What you should do
Write the records out once more. Leave each line exactly as given.

Stored data entries
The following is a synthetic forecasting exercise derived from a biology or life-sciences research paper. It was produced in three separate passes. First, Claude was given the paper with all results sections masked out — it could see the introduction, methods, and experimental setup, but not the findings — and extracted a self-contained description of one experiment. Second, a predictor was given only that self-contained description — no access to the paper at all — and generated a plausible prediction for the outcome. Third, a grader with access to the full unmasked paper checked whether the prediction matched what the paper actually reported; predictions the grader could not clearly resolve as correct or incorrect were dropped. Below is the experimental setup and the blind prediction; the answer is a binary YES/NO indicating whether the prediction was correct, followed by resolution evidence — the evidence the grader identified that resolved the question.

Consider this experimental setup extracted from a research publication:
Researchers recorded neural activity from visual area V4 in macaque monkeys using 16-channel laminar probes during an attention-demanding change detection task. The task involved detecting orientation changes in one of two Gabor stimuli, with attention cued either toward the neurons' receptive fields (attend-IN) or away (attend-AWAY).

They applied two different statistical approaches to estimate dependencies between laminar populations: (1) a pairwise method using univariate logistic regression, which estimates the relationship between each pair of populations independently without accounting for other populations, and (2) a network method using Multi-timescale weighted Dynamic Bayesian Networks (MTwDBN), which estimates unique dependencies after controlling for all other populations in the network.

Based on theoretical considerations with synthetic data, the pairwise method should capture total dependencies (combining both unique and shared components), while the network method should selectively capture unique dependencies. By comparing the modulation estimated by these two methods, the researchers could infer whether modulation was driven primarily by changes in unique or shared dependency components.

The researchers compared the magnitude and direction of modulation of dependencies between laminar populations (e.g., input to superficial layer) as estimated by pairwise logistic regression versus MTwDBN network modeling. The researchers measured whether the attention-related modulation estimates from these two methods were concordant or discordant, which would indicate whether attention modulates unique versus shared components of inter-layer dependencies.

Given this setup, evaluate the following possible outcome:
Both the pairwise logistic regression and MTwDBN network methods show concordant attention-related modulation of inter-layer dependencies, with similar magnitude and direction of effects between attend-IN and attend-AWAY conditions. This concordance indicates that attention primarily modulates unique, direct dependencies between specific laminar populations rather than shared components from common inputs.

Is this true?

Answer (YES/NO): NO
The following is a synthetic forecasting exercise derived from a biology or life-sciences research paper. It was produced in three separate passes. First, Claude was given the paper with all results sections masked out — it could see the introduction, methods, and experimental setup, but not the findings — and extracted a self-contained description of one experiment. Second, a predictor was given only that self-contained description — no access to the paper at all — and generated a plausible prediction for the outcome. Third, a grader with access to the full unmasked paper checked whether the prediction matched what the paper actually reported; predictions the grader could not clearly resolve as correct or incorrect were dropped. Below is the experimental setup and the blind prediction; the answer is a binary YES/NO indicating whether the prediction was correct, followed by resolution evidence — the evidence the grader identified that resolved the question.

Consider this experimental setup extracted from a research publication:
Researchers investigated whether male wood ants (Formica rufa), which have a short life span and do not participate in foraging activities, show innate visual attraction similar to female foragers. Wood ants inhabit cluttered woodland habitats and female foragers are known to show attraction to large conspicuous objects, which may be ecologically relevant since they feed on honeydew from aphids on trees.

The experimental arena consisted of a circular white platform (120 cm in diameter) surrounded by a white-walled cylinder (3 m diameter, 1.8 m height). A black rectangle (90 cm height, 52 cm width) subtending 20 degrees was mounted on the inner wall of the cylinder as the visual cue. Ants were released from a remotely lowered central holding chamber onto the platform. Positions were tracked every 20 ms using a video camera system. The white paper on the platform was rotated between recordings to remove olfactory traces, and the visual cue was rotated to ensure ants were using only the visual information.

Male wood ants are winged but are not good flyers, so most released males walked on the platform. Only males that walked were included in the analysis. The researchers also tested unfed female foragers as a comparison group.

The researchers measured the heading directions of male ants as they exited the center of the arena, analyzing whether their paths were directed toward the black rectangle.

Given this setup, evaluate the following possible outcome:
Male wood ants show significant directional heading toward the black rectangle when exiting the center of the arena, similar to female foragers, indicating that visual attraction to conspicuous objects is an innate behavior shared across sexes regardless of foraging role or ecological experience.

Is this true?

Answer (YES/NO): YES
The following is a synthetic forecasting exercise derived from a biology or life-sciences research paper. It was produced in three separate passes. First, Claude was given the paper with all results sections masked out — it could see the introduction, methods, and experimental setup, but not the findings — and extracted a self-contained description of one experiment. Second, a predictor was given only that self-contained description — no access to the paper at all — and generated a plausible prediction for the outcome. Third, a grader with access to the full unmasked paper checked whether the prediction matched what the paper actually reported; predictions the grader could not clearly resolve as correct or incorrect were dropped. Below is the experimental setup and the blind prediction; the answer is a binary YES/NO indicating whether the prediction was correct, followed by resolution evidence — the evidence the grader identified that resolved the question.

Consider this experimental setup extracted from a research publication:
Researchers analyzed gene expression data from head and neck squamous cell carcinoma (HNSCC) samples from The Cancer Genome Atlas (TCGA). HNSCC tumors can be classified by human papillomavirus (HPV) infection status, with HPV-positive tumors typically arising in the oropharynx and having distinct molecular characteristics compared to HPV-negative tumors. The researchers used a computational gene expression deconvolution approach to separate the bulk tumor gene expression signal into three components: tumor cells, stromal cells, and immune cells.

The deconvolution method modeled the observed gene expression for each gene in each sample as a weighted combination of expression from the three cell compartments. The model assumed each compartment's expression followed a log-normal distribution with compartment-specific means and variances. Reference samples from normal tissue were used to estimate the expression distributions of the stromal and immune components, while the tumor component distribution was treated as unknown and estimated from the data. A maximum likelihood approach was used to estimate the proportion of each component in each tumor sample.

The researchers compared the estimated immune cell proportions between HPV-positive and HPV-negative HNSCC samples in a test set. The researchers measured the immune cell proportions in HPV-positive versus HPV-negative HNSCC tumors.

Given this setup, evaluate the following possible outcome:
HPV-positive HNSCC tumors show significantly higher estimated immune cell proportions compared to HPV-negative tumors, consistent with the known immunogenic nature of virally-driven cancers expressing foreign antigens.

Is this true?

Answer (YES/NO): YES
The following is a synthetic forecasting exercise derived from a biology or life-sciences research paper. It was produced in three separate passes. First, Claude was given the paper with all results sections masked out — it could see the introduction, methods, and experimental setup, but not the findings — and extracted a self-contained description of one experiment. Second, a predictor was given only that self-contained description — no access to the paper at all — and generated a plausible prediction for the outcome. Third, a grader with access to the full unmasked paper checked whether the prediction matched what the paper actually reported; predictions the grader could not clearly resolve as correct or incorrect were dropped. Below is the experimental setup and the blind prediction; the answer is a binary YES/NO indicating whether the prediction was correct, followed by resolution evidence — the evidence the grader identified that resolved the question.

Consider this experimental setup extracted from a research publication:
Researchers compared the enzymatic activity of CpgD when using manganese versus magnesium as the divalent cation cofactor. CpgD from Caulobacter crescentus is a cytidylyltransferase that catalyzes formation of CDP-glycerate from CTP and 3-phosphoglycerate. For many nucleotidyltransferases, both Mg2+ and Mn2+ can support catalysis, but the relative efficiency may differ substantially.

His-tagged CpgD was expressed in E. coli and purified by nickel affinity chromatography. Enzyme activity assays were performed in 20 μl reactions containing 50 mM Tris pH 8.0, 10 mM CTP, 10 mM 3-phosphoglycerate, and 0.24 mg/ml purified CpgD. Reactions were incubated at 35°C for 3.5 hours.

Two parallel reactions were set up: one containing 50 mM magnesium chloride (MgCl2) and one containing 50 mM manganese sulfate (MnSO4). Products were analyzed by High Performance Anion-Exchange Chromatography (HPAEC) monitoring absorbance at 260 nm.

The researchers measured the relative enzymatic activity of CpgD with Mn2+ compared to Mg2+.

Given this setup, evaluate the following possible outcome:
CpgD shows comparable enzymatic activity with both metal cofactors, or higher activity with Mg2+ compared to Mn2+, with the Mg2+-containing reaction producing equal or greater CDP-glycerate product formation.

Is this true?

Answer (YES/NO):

Answer area
The following is a synthetic forecasting exercise derived from a biology or life-sciences research paper. It was produced in three separate passes. First, Claude was given the paper with all results sections masked out — it could see the introduction, methods, and experimental setup, but not the findings — and extracted a self-contained description of one experiment. Second, a predictor was given only that self-contained description — no access to the paper at all — and generated a plausible prediction for the outcome. Third, a grader with access to the full unmasked paper checked whether the prediction matched what the paper actually reported; predictions the grader could not clearly resolve as correct or incorrect were dropped. Below is the experimental setup and the blind prediction; the answer is a binary YES/NO indicating whether the prediction was correct, followed by resolution evidence — the evidence the grader identified that resolved the question.

Consider this experimental setup extracted from a research publication:
Researchers recorded neural activity from visual area V4 in macaque monkeys using 16-channel laminar probes during an attention-demanding change detection task. The task involved detecting orientation changes in one of two Gabor stimuli, with attention cued either toward the neurons' receptive fields (attend-IN) or away (attend-AWAY).

They applied two different statistical approaches to estimate dependencies between laminar populations: (1) a pairwise method using univariate logistic regression, which estimates the relationship between each pair of populations independently without accounting for other populations, and (2) a network method using Multi-timescale weighted Dynamic Bayesian Networks (MTwDBN), which estimates unique dependencies after controlling for all other populations in the network.

Based on theoretical considerations with synthetic data, the pairwise method should capture total dependencies (combining both unique and shared components), while the network method should selectively capture unique dependencies. By comparing the modulation estimated by these two methods, the researchers could infer whether modulation was driven primarily by changes in unique or shared dependency components.

The researchers compared the magnitude and direction of modulation of dependencies between laminar populations (e.g., input to superficial layer) as estimated by pairwise logistic regression versus MTwDBN network modeling. The researchers measured whether the attention-related modulation estimates from these two methods were concordant or discordant, which would indicate whether attention modulates unique versus shared components of inter-layer dependencies.

Given this setup, evaluate the following possible outcome:
Both the pairwise logistic regression and MTwDBN network methods show concordant attention-related modulation of inter-layer dependencies, with similar magnitude and direction of effects between attend-IN and attend-AWAY conditions. This concordance indicates that attention primarily modulates unique, direct dependencies between specific laminar populations rather than shared components from common inputs.

Is this true?

Answer (YES/NO): NO
The following is a synthetic forecasting exercise derived from a biology or life-sciences research paper. It was produced in three separate passes. First, Claude was given the paper with all results sections masked out — it could see the introduction, methods, and experimental setup, but not the findings — and extracted a self-contained description of one experiment. Second, a predictor was given only that self-contained description — no access to the paper at all — and generated a plausible prediction for the outcome. Third, a grader with access to the full unmasked paper checked whether the prediction matched what the paper actually reported; predictions the grader could not clearly resolve as correct or incorrect were dropped. Below is the experimental setup and the blind prediction; the answer is a binary YES/NO indicating whether the prediction was correct, followed by resolution evidence — the evidence the grader identified that resolved the question.

Consider this experimental setup extracted from a research publication:
Researchers investigated whether male wood ants (Formica rufa), which have a short life span and do not participate in foraging activities, show innate visual attraction similar to female foragers. Wood ants inhabit cluttered woodland habitats and female foragers are known to show attraction to large conspicuous objects, which may be ecologically relevant since they feed on honeydew from aphids on trees.

The experimental arena consisted of a circular white platform (120 cm in diameter) surrounded by a white-walled cylinder (3 m diameter, 1.8 m height). A black rectangle (90 cm height, 52 cm width) subtending 20 degrees was mounted on the inner wall of the cylinder as the visual cue. Ants were released from a remotely lowered central holding chamber onto the platform. Positions were tracked every 20 ms using a video camera system. The white paper on the platform was rotated between recordings to remove olfactory traces, and the visual cue was rotated to ensure ants were using only the visual information.

Male wood ants are winged but are not good flyers, so most released males walked on the platform. Only males that walked were included in the analysis. The researchers also tested unfed female foragers as a comparison group.

The researchers measured the heading directions of male ants as they exited the center of the arena, analyzing whether their paths were directed toward the black rectangle.

Given this setup, evaluate the following possible outcome:
Male wood ants show significant directional heading toward the black rectangle when exiting the center of the arena, similar to female foragers, indicating that visual attraction to conspicuous objects is an innate behavior shared across sexes regardless of foraging role or ecological experience.

Is this true?

Answer (YES/NO): YES
The following is a synthetic forecasting exercise derived from a biology or life-sciences research paper. It was produced in three separate passes. First, Claude was given the paper with all results sections masked out — it could see the introduction, methods, and experimental setup, but not the findings — and extracted a self-contained description of one experiment. Second, a predictor was given only that self-contained description — no access to the paper at all — and generated a plausible prediction for the outcome. Third, a grader with access to the full unmasked paper checked whether the prediction matched what the paper actually reported; predictions the grader could not clearly resolve as correct or incorrect were dropped. Below is the experimental setup and the blind prediction; the answer is a binary YES/NO indicating whether the prediction was correct, followed by resolution evidence — the evidence the grader identified that resolved the question.

Consider this experimental setup extracted from a research publication:
Researchers analyzed gene expression data from head and neck squamous cell carcinoma (HNSCC) samples from The Cancer Genome Atlas (TCGA). HNSCC tumors can be classified by human papillomavirus (HPV) infection status, with HPV-positive tumors typically arising in the oropharynx and having distinct molecular characteristics compared to HPV-negative tumors. The researchers used a computational gene expression deconvolution approach to separate the bulk tumor gene expression signal into three components: tumor cells, stromal cells, and immune cells.

The deconvolution method modeled the observed gene expression for each gene in each sample as a weighted combination of expression from the three cell compartments. The model assumed each compartment's expression followed a log-normal distribution with compartment-specific means and variances. Reference samples from normal tissue were used to estimate the expression distributions of the stromal and immune components, while the tumor component distribution was treated as unknown and estimated from the data. A maximum likelihood approach was used to estimate the proportion of each component in each tumor sample.

The researchers compared the estimated immune cell proportions between HPV-positive and HPV-negative HNSCC samples in a test set. The researchers measured the immune cell proportions in HPV-positive versus HPV-negative HNSCC tumors.

Given this setup, evaluate the following possible outcome:
HPV-positive HNSCC tumors show significantly higher estimated immune cell proportions compared to HPV-negative tumors, consistent with the known immunogenic nature of virally-driven cancers expressing foreign antigens.

Is this true?

Answer (YES/NO): YES
The following is a synthetic forecasting exercise derived from a biology or life-sciences research paper. It was produced in three separate passes. First, Claude was given the paper with all results sections masked out — it could see the introduction, methods, and experimental setup, but not the findings — and extracted a self-contained description of one experiment. Second, a predictor was given only that self-contained description — no access to the paper at all — and generated a plausible prediction for the outcome. Third, a grader with access to the full unmasked paper checked whether the prediction matched what the paper actually reported; predictions the grader could not clearly resolve as correct or incorrect were dropped. Below is the experimental setup and the blind prediction; the answer is a binary YES/NO indicating whether the prediction was correct, followed by resolution evidence — the evidence the grader identified that resolved the question.

Consider this experimental setup extracted from a research publication:
Researchers compared the enzymatic activity of CpgD when using manganese versus magnesium as the divalent cation cofactor. CpgD from Caulobacter crescentus is a cytidylyltransferase that catalyzes formation of CDP-glycerate from CTP and 3-phosphoglycerate. For many nucleotidyltransferases, both Mg2+ and Mn2+ can support catalysis, but the relative efficiency may differ substantially.

His-tagged CpgD was expressed in E. coli and purified by nickel affinity chromatography. Enzyme activity assays were performed in 20 μl reactions containing 50 mM Tris pH 8.0, 10 mM CTP, 10 mM 3-phosphoglycerate, and 0.24 mg/ml purified CpgD. Reactions were incubated at 35°C for 3.5 hours.

Two parallel reactions were set up: one containing 50 mM magnesium chloride (MgCl2) and one containing 50 mM manganese sulfate (MnSO4). Products were analyzed by High Performance Anion-Exchange Chromatography (HPAEC) monitoring absorbance at 260 nm.

The researchers measured the relative enzymatic activity of CpgD with Mn2+ compared to Mg2+.

Given this setup, evaluate the following possible outcome:
CpgD shows comparable enzymatic activity with both metal cofactors, or higher activity with Mg2+ compared to Mn2+, with the Mg2+-containing reaction producing equal or greater CDP-glycerate product formation.

Is this true?

Answer (YES/NO):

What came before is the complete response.